In summary, this set of experiments presents the computational time required to aggregate real-time data and make it available to health care professionals. When the request rate is 15,000 per second, statistical aggregations are available in approximately 4.3 minutes, whereas the anomaly detection model requires 10.5 minutes, times that are sufficient for several clinical use cases [-] and consistent with those reported in previous studies of similar big data platforms [,]. At lower request rates (below 15,000 per second), anomalies are computed in 5 to 10 minutes after the data are sent. However, at 30,000 requests per second, anomaly detection latency exceeds 40 minutes in the 8-core configuration, compared to 20 minutes in the 24-core setup. This nonlinear increase suggests saturation in the lower-resource configuration, with the latency line showing a marked nonlinearity (saturation) starting around 20,000 requests per second. This relationship is fitted by a quadratic model (polynomial regression, adjusted of 0.98 for 8 cores and 0.99 for 24 cores), confirming a significant nonlinear relationship (P<.0001 for the quadratic term). In contrast, statistical aggregations remain under 5.6 minutes across all loads, indicating more stable and scalable performance. These results highlight the need to allocate sufficient computational resources depending on the expected load and latency requirements for data to be available for visualization and consultation.
Discussion
Principal Findings
The experimental results demonstrate the performance of DeltaTrace across different data processing layers and system loads. In the first set of experiments, which focuses on the processing time from data generation to the silver layer, the platform can maintain mean processing times between 4.9 (SD 0.12) and 7.5 (SD 0.28) minutes depending on the request rate and data topic. The 24-core configuration shows improvements of up to 24.95% compared to the 8-core configuration. While perfect scaling would yield an improvement of 66%, this is unrealistic since part of the workload is not parallelizable. According to Amdahl’s law [], an efficiency of 80%‐85% would typically produce 25%‐40% improvement, consistent with our observation. In all cases, the delay between different data sources remains approximately 25 seconds, which confirms the consistency of the system across heterogeneous input streams.

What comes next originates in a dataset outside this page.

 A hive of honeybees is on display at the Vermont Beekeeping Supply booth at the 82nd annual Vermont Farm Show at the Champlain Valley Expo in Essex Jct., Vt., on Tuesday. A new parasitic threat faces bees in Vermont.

In the second set of experiments, which evaluates the processing time to deliver statistical aggregations and anomaly detection in the gold layer, the computational demand of anomaly detection is higher than that of simple aggregations. With 15,000 requests per second, the time required for statistical output is approximately 4.3 minutes, whereas the time for anomaly detection reaches 10.5 minutes. At 30,000 requests per second, the 8-core configuration exceeds 40 minutes for anomaly detection, while the 24-core setup remains under 20 minutes. Statistical aggregations, in contrast, remain under 5.6 minutes in all configurations and scenarios, showing predictable and stable behavior.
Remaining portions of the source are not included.